In the article I’ve referenced below, the author states that weight loss does not help reduce heart diesease in obese patients with type II diabetes.
“An intensive lifestyle intervention focusing on weight loss did not reduce the rate of cardiovascular events in overweight or obese adults with type 2 diabetes, according to final results of the randomized controlled Look AHEAD trial.”
If you read further in the article, you will notice that patients in the study, all of whom underwent extensive lifestyle modification, had a 6% excess weight loss at 10 years. For a patient that is 200 lbs overweight, that’s a weight reduction of 12 pounds. Seriously? Our bariatric patients lose an average of 50-85% excess weight (100% in a select few) after surgery, and most of them have full resolution, or at least significant improvement, of diabetes, high blood pressure, sleep apnea, and, yes, heart disease.
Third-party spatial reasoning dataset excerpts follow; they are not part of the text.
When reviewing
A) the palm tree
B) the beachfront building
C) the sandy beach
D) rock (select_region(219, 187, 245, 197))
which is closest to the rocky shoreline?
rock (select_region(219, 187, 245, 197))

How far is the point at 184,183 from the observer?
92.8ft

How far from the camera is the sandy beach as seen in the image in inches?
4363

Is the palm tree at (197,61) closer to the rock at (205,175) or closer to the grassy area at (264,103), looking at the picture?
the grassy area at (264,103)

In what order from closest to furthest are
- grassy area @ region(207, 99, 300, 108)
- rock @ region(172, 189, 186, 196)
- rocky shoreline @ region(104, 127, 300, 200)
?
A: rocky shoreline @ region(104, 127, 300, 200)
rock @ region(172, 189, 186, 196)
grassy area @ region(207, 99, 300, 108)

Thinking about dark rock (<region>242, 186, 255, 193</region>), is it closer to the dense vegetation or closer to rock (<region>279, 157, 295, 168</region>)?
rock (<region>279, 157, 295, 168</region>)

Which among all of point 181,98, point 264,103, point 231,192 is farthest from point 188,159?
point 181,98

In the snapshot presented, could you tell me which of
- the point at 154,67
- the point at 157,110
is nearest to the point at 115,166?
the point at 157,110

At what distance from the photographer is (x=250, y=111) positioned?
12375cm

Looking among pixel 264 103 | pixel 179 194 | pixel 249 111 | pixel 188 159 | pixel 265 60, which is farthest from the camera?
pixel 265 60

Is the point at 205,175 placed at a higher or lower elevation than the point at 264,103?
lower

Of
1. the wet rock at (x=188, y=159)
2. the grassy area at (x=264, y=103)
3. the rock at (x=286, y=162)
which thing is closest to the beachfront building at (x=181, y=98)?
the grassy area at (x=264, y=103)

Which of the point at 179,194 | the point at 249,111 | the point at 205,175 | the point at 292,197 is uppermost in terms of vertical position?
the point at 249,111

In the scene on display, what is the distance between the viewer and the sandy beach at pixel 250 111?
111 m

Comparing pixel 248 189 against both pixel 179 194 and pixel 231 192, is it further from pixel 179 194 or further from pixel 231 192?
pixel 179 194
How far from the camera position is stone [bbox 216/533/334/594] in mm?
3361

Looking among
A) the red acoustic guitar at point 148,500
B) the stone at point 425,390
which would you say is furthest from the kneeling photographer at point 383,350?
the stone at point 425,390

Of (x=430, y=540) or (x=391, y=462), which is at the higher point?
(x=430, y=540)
We have known since the NIH studies of the early 1990’s that lifestyle modification alone is not successful when it comes to long term weight loss, so why should we think that medical problems associated with weight would be resolved through those tactics?
Only bariatric surgery has been shown to help patients achieve sustained, long-term weight loss and resolution of co-morbid conditions. The type of article that I have shared below, only serves to perpetuate the belief that weight is a non-treatable disease, and that medical problems, like diabetes and heart disease are not winable battles.
On the contrary, with dedication, motivation, meticulous surgical technique, and long-term follow-up with a Center of Excellence Bariatric team, we can attain succesful weight loss, resolution of numerous medical problems, and increase our national life expectancy. Let’s work together to beat these diseases!